Los hechos de los que los medios de comunicación han informado ponen en evidencia, una vez más, la importancia que debe atribuirse a la función del protectorado, que requiere una especialización jurídica y económica que ha de ser ejercida independiente y profesionalmente. En algunos casos, se da la paradoja de que supervisor y supervisado sean el mismo, sin que nadie aprecie la existencia de un conflicto de interés, cuando, por ejemplo, un representante de la administración general del Estado o de una Comunidad Autónoma, se sienta en un patronato cuyo protectorado es ejercido por la misma administración. La necesidad de revisar y reforzar el modelo de protectorado es una de las cuestiones que la Asociación Española de Fundaciones viene reivindicando desde hace tiempo
Volviendo al principio de este artículo, ¿qué ha pasado para que estos días no se hable de la labor social de ciertas fundaciones sino de su supuesta implicación en asuntos, como mínimo, opacos? La respuesta más probable es que han fallado los tres niveles de supervisión fundacional. Esto nos obliga al abordaje de la necesaria reforma de la regulación del sector, más aún en unos tiempos como los que actualmente estamos viviendo, donde la labor de las fundaciones constituye una imprescindible tarea que complementa las obligaciones de las Administraciones Públicas.

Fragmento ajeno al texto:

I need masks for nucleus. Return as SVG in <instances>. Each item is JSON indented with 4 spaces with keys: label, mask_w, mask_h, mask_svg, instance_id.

Desde la Asociación Española de Fundaciones (AEF) emplazamos a todas las personas e instituciones concernidas en este asunto a ponernos manos a la obra. Necesitamos un desarrollo legal que garantice la seguridad jurídica de las fundaciones y que preserve la reputación del sector fundacional. Se lo debemos a las miles de personas para las que trabajamos día a día desde las fundaciones.